**Assignment 1**.
Reproduce the passage of the boxing text below, starting at "For example, Sugar" and ending at "been really something.".
**Assignment 2**.
List every boxer named in the boxing text below.

When one first hears of a meeting between an outstanding welterweight and middleweight, they’re very intrigued. Of course the onus is on the smaller fighter, supposedly, and it’s the bigger fighter who is in a no win situation. The challenge is to see if the legitimately smaller fighter can offset the larger man’s strength and power, only it seldom if ever works out that way.

For example, Sugar Ray Leonard, who fought a majority of his career as a welterweight (147) gets a lot of credit for beating Marvin Hagler, who fought his entire career as a middleweight (160). In the main that sounds pretty impressive, except when Leonard and Hagler fought, Leonard weighed in at 158 and Hagler was 158 1/2. If it were a true welterweight versus middleweight bout, Leonard would’ve weighed in at 146, which was his average weight for his welterweight title bouts and Hagler would come in at his usual 158 range. Had Leonard been able to decision Hagler with Marvin holding a 12 pound weight pull, that would’ve been really something.

Sure, Leonard deserves a ton of credit for beating Hagler because he didn’t force him to come down in weight to win his title. He did that when he stopped WBC light heavyweight title holder Donny Lalonde. In reality Leonard beat Lalonde at 168, the super-middleweight limit, not the 175 maximum that Lalonde was afforded as the light heavyweight title holder. In truth Lalonde was compromised having to come in 5/6 pounds lighter than what his best fighting weight was.

Today, the two biggest draws in boxing, Floyd Mayweather and Manny Pacquiao, have won some of their biggest fights via bringing the bigger opponent down a few pounds in order to win his title. In my eyes, this taints their victory, just as I don’t consider Sugar Ray Leonard ever being a legitimate light heavyweight title holder. In the last 60 years it’s only happened one time, where one champion of a particular division fought a bigger champion for an undisputed title without either fighter moving up or down from their natural weight.

**Entries provided**.
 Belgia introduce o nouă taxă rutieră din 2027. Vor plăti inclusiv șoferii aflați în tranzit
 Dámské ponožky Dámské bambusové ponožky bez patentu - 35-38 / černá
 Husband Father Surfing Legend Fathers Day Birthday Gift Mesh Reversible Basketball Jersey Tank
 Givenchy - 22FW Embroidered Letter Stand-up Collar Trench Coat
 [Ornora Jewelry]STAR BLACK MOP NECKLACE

==

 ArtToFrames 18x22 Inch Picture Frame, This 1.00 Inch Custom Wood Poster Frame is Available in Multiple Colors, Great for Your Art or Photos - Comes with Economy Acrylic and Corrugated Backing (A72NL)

**Answer 1**.
For example, Sugar Ray Leonard, who fought a majority of his career as a welterweight (147) gets a lot of credit for beating Marvin Hagler, who fought his entire career as a middleweight (160). In the main that sounds pretty impressive, except when Leonard and Hagler fought, Leonard weighed in at 158 and Hagler was 158 1/2. If it were a true welterweight versus middleweight bout, Leonard would’ve weighed in at 146, which was his average weight for his welterweight title bouts and Hagler would come in at his usual 158 range. Had Leonard been able to decision Hagler with Marvin holding a 12 pound weight pull, that would’ve been really something.

**Answer 2**.
Sugar Ray Leonard, Marvin Hagler, Donny Lalonde, Floyd Mayweather, Manny Pacquiao